**Set task**
Can you rewrite these entries, substituting "closest" for "nearest" wherever it occurs and leaving everything else unchanged?

**Input for this task**
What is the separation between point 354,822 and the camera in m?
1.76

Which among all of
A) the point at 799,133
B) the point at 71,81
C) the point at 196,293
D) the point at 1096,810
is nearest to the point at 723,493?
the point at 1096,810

**Solution for this exercise**
What is the separation between point 354,822 and the camera in m?
1.76

Which among all of
A) the point at 799,133
B) the point at 71,81
C) the point at 196,293
D) the point at 1096,810
is closest to the point at 723,493?
the point at 1096,810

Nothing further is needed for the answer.